▸ **TEXT**
◇ ◇ ◇ ◇ ◇

[Amps] MOSFET amp for 80 m
Angel Vilaseca
avilaseca at bluewin.ch
Thu Jul 26 08:46:58 EDT 2018
Manfed,
Thank you very much for taking the time to write this extremely detailed
answer. I will study it carefully.
Vy 73
Angel HB9SLV
Le 21.07.2018 à 19:40, Manfred Mornhinweg a écrit :
> Angel,
>
>> I built your ESR meter last year, and right away, it allowed me to
>> repair several SMPS I had collected over the years!
>
> Good! It's a really useful gadget.
>
>> OK, since it is a push-pull, the calculation must be done with twice
>> the supply voltage. I did not tnink of that.
>
> Yes, basically that's it.
>
>> But could it also be said, as you wrote on this page of your website:
>> https://ludens.cl/Electron/mosfetamps/amps.html
>
>> "When Q1 conducts at the peak of its semicycle, it will have 1.3V on
>> its drain, making 12.5V between Vcc and its drain. That places 12.5V
>> on one half of T2. Due to the tight coupling, that forces 25V to
>> appear across the entire T2, making Q2's drain go up to 26.3V. The
>> primaries of T1 will see a total of 25V."
>
>> Or are these two ways to express in fact the same phenomenon?
>
> Yes, it's the same thing. The 1.3V in that example depends on the
> tarnsistrs chosen, and the operating conditions, such as current and
> frequency. It also depends on how much compression (distortion) you
> are willing to accept. So that number is not fixed at all. But
> whatever it is, you can plug it into the equation and then calculate
> the power output you should get.
>
> >Also, the other thing I could not understand was the high output
> >impedance that the author of the project claims: 42 ohms.
>
> He says 48 ohm, but that's not entirely correct. The impedance at
> which the transistors are loaded is simply the impedance of the load
> (antenna or whatever), transformed by the lowpass filter (ideally the
> filter should reflect the same impedance). So, if the filter is
> optimal, and you are transmitting into a 50 ohm dummy load, those same
> 50 ohm appear as the load between drains, given teh fact that there is
> just a 1:1 balun in between.
>
> >As Bill Turner writes in another post: "The output impedance of the amp
> >should be very small, close to zero and the load impedance around 50
> >ohms. "
>
> Bill is right.
>
> >That is exactly what I thought too!
> >Instead, this amp uses no output transformer, only a 1:1 balun. How can
> >this possibly work?
>
> I see that you still don't understand the difference between output
> impedance and load impedance. So here is the explanation:
>
> Output impedance is truly the impedance you would measure if you
> replaced the load by an impedance meter and measured into the
> amplifier's output. Instead load impedance is the impedance of the
> load, and load impedance to the transistors is the load you and the
> circuit apply to the transistors. The two don't need to match, and in
> fact in power amplifiers they SHOULD NOT match, because if they match
> then the efficiency will be terrible!

◇ ◇ ◇ ◇ ◇

▸ **MATERIAL PROVIDED**
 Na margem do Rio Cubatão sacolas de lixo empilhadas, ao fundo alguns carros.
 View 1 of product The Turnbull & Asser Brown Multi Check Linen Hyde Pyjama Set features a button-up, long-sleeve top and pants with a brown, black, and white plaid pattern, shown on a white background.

◇ ◇ ◇ ◇ ◇

▸ **TASK REQUIREMENTS**
List each distinct voltage value given in the MOSFET amp thread. The lines above come from a different source than the MOSFET amp thread.

▸ **OUTPUT FOR THIS TASK**
1.3V, 12.5V, 25V, 26.3V